I think I should've been clearer.
Undertale seems to play out in a way that assumes that its characters will have some sort of resonance, as if their simulated lives would have a serious impact on the average gamer. There's a lot of games that manage to pack pathos in meaningful ways and that make your choices relevant to the greater plot, but Undertale isn't one of them, as far as I'm concerned.
Telltale's approach to things seems more fluid: the protagonist is offered choices at sporadic intervals and all choices make at least some sense in the moment. From the get-go, Undertale tries to get under your skin with Flowey trying to goad you into misinterpreting the game's own mechanics; and the narrative's offered paths are limited to "sunshine and bunnies" or "wanton genocide". There's some variants depending on who you do or don't kill, but the thing is the game dares you to play it like a traditional RPG.
The next thing you know, Sans chastises you for it.
Undertale isn't really doing much of anything else outside of weaving a narrative around its own mechanics in a way that's as far from subtle as possible. The pseudo-puzzle with colored tiles? Much of the game's first dungeon? Both can be considered to be commentaries on your average boilerplate RPG, but the game never leaves Meta territory.
How can I take a story seriously if it doesn't at least partially buy into its own fiction?
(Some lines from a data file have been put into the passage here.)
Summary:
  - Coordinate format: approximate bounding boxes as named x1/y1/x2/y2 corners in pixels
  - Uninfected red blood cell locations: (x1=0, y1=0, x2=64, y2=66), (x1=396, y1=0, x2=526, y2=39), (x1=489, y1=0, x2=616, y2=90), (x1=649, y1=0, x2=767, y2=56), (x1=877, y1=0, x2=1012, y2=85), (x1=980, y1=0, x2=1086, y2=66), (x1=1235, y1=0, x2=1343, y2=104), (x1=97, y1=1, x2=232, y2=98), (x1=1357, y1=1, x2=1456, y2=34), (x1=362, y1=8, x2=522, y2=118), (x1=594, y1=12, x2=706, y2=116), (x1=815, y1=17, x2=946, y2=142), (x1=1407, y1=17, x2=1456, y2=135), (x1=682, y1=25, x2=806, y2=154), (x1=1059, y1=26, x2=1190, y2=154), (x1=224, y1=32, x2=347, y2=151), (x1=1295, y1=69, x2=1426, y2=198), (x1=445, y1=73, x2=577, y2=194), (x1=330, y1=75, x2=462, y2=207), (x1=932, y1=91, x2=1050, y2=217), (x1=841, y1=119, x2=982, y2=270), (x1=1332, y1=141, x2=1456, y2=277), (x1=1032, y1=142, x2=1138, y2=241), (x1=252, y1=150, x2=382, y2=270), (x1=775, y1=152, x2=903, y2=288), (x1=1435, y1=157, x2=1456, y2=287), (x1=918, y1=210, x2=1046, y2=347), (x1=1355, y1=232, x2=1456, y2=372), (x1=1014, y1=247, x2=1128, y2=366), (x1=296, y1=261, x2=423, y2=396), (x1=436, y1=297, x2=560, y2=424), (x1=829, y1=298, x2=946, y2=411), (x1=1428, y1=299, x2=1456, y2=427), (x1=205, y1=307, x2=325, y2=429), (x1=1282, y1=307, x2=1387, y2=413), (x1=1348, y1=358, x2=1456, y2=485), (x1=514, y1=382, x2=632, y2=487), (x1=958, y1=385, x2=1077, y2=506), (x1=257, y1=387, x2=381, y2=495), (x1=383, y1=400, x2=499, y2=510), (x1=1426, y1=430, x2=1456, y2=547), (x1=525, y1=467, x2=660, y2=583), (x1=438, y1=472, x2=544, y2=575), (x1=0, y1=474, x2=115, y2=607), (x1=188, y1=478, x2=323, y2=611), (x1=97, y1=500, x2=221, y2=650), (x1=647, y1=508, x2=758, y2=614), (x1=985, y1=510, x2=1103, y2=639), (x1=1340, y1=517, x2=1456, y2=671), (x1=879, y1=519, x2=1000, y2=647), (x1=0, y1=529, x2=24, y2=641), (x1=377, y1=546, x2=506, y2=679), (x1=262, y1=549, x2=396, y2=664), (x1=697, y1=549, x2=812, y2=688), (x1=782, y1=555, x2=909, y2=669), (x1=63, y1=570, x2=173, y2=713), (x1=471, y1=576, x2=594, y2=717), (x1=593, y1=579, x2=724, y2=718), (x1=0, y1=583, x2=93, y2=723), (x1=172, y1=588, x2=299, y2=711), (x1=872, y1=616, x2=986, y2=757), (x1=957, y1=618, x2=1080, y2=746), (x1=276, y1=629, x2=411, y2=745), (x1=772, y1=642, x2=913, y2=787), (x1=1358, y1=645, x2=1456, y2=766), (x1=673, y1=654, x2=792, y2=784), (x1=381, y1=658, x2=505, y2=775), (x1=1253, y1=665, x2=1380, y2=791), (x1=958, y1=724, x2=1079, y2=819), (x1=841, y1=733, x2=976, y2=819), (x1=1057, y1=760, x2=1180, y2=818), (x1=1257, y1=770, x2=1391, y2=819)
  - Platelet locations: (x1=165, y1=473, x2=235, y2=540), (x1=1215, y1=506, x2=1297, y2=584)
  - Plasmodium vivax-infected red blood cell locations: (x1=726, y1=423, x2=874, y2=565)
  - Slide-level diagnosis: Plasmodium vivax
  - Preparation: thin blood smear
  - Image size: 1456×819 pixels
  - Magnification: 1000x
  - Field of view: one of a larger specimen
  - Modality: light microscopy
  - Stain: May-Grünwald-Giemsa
The way the game refuses to be entirely reset unless you wipe out all traces of it after uninstallation makes it so the more you play, the more certain narrative branches are cut off, and the more the entire thing's artifice becomes inescapable. The entire cast stops being perceivable as characters and start to come across as milestones in the gameplay-mandated plot.
I've read about people who tried five or six consecutive runs based on the same save file, people who spend hours ferreting out all the tiny bits in which subsequent playthroughs affect one another if certain actions are shifted around - and that just kills it for me.
After a point, you're no longer playing a game, you're ticking boxes laid out by Toby Fox's big list of potential events and responses.